Epygenix Therapeutics to Present at the American Epilepsy Society 2022 Annual Meeting in Nashville
PARAMUS, NJ, UNITED STATES, November 28, 2022 /EINPresswire.com/ -- Epygenix Therapeutics, a clinical-stage biopharmaceutical company focused on discovering and developing therapies for rare and intractable forms of genetic epilepsy, will attend and present at the American Epilepsy Society 2022 Annual Meeting from December 2-6, 2022 in Nashville, Tennessee.
“At Epygenix, we are laser-focused on developing next-generation treatments for rare epilepsies such as Dravet syndrome and Lennox-Gastaut syndrome. We look forward to our continued interaction with the epilepsy community and present updates on our ongoing ARGUS trial, a potentially pivotal trial studying the effect of EPX-100 for Dravet syndrome patients,” said Darren Cline, President and Chief Executive Officer of Epygenix Therapeutics.
The details of Epygenix’s presentation are as follows:
Title: EPX-100 as an Adjunctive Therapy in Dravet Syndrome: Phase 1 and Phase 2 Randomized, Double-blind, Placebo-controlled Trials
Session Date & Time: December 4, 2022 from 12:00 - 2:00 p.m. CT
Presenter: Lekha Rao, M.D., Assistant Clinical Professor of Pediatric Neurology at University of California, Los Angeles
Abstract Number: 2.244
Epygenix is also a proud sponsor of the Dravet Syndrome Foundation and Lennox-Gastaut Syndrome Research Roundtables, with details below:
Session: Dravet Syndrome Foundation Research Roundtable
Details: December 1, 2022 (Invitation Only)
Session: Lennox-Gastaut Syndrome Research Roundtable
Details: December 2, 2022 at 11:00 a.m. CT
About EPX-100 (clemizole hydrochloride)
EPX-100 (clemizole hydrochloride) is a potent 5HT2 agonist in clinical development for rare genetic epilepsies. EPX-100 has been found to be a complete suppressor of spontaneous convulsive behavior and electrographic seizures in genetically-modified zebrafish disease models and is being developed as a New Chemical Entity. Rigorous nonclinical toxicology and safety studies, and a Phase 1 human safety trial have been completed. EPX-100 is currently being studied in the ARGUS trial, a Phase 2 potentially pivotal study to determine efficacy in the treatment of Dravet syndrome. More information is available at www.clinicaltrials.gov (NCT04462770) and www.argustrial.com.
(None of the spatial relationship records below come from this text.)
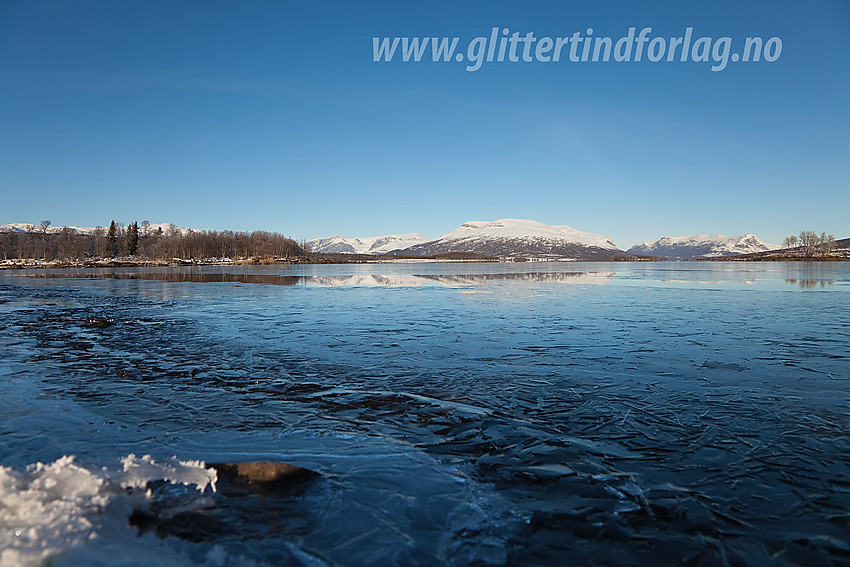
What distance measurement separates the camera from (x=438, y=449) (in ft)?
16.8

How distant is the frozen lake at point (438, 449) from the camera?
339cm

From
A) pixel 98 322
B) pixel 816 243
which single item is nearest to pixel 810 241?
pixel 816 243

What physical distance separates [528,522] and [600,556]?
0.59 meters

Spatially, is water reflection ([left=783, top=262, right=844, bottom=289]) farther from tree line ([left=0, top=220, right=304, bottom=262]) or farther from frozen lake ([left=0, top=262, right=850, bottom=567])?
tree line ([left=0, top=220, right=304, bottom=262])

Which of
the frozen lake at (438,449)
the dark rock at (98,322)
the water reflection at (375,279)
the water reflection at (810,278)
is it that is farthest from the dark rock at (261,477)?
the water reflection at (810,278)

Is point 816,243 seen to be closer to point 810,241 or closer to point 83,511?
point 810,241

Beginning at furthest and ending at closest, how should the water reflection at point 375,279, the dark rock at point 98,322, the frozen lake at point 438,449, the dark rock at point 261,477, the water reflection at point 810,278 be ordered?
the water reflection at point 375,279
the water reflection at point 810,278
the dark rock at point 98,322
the dark rock at point 261,477
the frozen lake at point 438,449

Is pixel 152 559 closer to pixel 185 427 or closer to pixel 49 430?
pixel 185 427

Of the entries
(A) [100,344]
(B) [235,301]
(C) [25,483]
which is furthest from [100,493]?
(B) [235,301]

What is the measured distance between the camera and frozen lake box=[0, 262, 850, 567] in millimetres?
3395

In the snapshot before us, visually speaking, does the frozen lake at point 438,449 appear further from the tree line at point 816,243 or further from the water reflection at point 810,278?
the tree line at point 816,243

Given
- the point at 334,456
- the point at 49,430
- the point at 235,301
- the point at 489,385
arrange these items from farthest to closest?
the point at 235,301 → the point at 489,385 → the point at 49,430 → the point at 334,456

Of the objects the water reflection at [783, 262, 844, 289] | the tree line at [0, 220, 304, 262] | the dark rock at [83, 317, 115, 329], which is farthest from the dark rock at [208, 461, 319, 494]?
the tree line at [0, 220, 304, 262]

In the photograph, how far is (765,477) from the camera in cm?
434
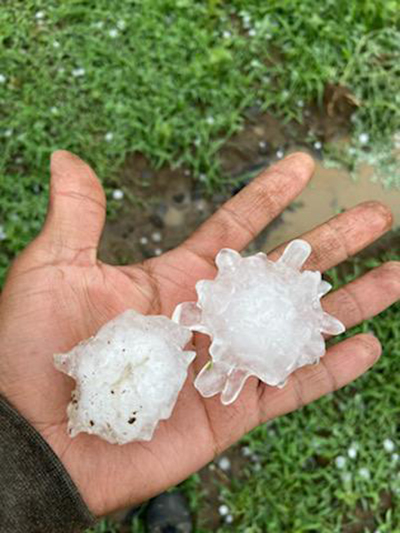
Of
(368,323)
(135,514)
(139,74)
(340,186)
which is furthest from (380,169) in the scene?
(135,514)

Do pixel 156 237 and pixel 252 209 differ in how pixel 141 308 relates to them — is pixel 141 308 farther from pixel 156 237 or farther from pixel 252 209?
pixel 156 237

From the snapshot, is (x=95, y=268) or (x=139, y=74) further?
(x=139, y=74)

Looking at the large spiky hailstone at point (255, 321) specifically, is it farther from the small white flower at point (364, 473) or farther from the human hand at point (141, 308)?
the small white flower at point (364, 473)

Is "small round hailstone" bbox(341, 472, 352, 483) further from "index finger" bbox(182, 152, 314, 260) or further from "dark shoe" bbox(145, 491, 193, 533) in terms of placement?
"index finger" bbox(182, 152, 314, 260)

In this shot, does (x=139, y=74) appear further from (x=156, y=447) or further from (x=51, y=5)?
(x=156, y=447)

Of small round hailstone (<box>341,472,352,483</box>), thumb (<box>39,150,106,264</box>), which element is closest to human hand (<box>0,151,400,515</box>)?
thumb (<box>39,150,106,264</box>)

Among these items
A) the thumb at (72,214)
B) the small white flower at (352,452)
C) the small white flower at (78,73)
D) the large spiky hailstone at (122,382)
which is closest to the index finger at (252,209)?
the thumb at (72,214)

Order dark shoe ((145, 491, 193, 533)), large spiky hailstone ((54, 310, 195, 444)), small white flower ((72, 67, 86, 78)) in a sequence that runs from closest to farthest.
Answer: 1. large spiky hailstone ((54, 310, 195, 444))
2. dark shoe ((145, 491, 193, 533))
3. small white flower ((72, 67, 86, 78))
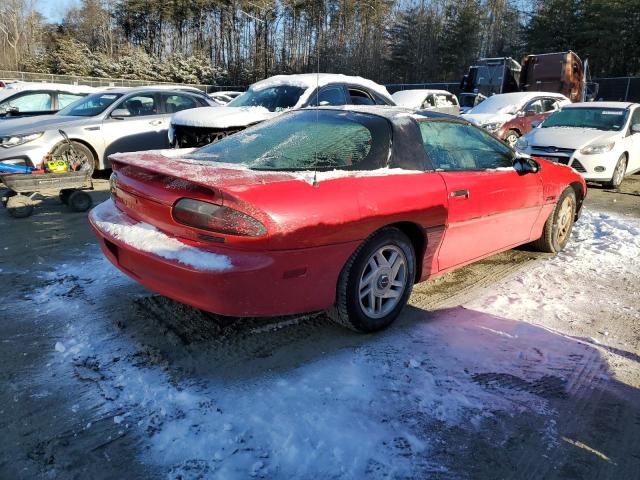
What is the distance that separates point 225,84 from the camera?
46.3m

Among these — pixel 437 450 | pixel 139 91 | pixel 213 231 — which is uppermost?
pixel 139 91

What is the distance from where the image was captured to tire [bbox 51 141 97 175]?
7.26 metres

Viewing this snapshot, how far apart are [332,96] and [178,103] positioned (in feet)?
10.8

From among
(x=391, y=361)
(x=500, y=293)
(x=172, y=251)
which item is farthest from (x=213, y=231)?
(x=500, y=293)

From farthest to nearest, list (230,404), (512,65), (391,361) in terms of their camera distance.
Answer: (512,65) → (391,361) → (230,404)

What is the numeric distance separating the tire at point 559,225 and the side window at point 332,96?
153 inches

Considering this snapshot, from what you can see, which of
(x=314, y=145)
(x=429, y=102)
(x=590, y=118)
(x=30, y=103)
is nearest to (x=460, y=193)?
(x=314, y=145)

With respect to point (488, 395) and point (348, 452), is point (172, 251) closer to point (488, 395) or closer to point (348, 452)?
point (348, 452)

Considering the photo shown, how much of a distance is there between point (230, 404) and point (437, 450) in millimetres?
996

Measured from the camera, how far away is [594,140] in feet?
28.8

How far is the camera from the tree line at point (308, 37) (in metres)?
21.8

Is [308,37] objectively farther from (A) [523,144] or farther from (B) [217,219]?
(B) [217,219]

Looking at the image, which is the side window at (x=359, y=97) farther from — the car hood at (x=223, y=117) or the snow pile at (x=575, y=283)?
the snow pile at (x=575, y=283)

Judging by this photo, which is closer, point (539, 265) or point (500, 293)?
point (500, 293)
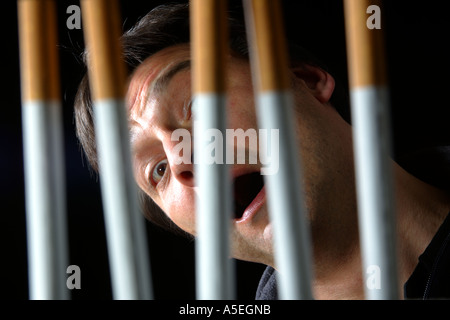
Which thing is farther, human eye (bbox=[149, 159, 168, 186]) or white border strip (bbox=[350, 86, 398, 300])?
human eye (bbox=[149, 159, 168, 186])

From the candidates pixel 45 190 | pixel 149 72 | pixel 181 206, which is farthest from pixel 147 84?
pixel 45 190

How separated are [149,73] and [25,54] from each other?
41 centimetres

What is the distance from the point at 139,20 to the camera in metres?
0.63

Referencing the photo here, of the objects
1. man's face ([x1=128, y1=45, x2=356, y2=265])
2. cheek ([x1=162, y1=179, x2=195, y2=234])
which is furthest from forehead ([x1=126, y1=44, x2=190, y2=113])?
cheek ([x1=162, y1=179, x2=195, y2=234])

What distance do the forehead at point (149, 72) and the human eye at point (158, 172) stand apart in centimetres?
7

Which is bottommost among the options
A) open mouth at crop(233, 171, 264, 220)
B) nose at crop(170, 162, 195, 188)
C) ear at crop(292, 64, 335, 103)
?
open mouth at crop(233, 171, 264, 220)

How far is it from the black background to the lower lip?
0.10 m

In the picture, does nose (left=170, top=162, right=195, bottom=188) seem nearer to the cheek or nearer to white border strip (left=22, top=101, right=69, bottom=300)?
the cheek

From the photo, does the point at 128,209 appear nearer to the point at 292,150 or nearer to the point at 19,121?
the point at 292,150

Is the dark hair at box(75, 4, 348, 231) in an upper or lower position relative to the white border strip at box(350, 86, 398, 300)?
upper

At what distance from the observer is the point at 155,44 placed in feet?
2.23

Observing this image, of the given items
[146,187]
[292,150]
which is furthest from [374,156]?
[146,187]

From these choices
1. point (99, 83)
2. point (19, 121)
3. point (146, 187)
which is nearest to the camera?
point (99, 83)

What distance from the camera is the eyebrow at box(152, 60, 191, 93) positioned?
0.67 metres
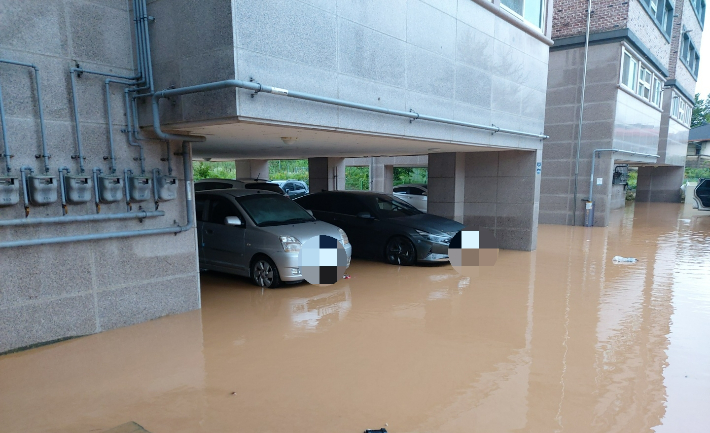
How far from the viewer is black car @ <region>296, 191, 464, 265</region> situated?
28.9 ft

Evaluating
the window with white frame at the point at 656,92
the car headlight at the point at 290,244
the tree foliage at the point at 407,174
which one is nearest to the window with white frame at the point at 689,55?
the window with white frame at the point at 656,92

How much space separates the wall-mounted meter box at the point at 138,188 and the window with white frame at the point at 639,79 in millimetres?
16173

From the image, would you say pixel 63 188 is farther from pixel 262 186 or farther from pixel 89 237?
pixel 262 186

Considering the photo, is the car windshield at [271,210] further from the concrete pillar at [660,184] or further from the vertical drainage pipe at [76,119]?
the concrete pillar at [660,184]

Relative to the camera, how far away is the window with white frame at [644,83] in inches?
692

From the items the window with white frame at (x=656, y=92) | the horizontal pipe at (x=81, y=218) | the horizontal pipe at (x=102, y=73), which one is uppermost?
the window with white frame at (x=656, y=92)

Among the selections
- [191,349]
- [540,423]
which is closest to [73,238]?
[191,349]

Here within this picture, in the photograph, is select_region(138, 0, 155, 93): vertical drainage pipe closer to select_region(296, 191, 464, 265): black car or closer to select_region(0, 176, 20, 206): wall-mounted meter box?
select_region(0, 176, 20, 206): wall-mounted meter box

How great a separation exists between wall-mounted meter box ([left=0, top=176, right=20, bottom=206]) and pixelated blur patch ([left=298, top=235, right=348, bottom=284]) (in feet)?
12.0

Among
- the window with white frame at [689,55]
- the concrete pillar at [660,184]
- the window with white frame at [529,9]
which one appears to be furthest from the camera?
the concrete pillar at [660,184]

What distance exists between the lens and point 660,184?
29.3 metres

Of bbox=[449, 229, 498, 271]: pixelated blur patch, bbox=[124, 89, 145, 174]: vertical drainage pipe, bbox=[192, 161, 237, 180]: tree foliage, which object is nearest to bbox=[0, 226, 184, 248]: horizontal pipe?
bbox=[124, 89, 145, 174]: vertical drainage pipe

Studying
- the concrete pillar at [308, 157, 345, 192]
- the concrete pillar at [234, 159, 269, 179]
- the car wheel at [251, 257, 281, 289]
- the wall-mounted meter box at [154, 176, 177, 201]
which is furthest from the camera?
the concrete pillar at [234, 159, 269, 179]

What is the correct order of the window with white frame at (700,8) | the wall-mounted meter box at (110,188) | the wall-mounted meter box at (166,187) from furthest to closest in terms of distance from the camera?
the window with white frame at (700,8) → the wall-mounted meter box at (166,187) → the wall-mounted meter box at (110,188)
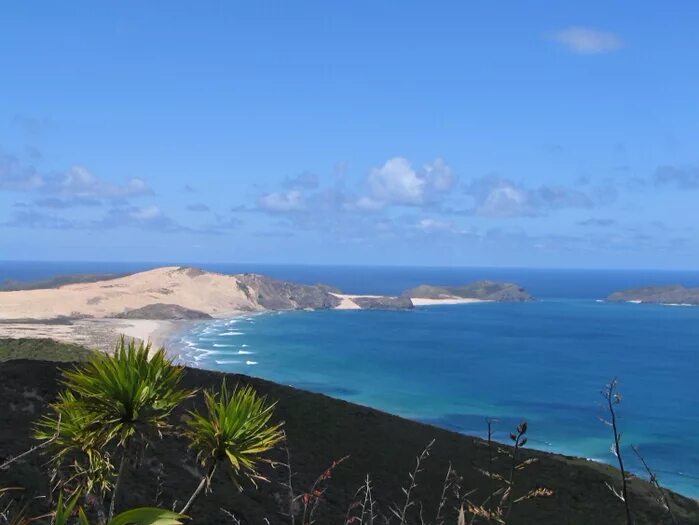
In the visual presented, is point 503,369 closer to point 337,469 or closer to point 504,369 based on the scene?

About Epygenix Therapeutics, Inc.
Epygenix Therapeutics, Inc. is a precision medicine-based biopharmaceutical company focused on genetically screening, discovering, and developing drugs to treat rare and intractable forms of genetic epilepsy in childhood, such as Dravet Syndrome. Epygenix is currently focused on developing EPX-100, EPX-200, and EPX-300. These drug candidates eliminate convulsive behavior and electrographic seizure activity and were discovered in a zebrafish Dravet Syndrome model which replicates the genetic mutation and mimics the human pathology.
Epygenix’s largest shareholder is Mstone Partners, an entrepreneurial biotech incubator in the form of a holding company which owns and manages a portfolio of drug development companies. Mstone focuses on rare, pediatric, and neurodegenerative disorders and innovative therapies for targeted indications. Since 2016, Mstone has invested in two companies in the US and one in Hong Kong which are now in advanced clinical-stages with US FDA. Mstone has also established a number of portfolio companies under the Curestone Platform, which manages a portfolio of drug development companies in a centralized, hub-and-spoke model.